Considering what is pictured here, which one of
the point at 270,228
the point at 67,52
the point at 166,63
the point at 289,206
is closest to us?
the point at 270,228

### EXERCISE TASK
Swap "closest" for "nearest" throughout these lines and write them out again, leaving everything else unchanged.

### ANSWER TO THE TASK
Considering what is pictured here, which one of
the point at 270,228
the point at 67,52
the point at 166,63
the point at 289,206
is nearest to us?
the point at 270,228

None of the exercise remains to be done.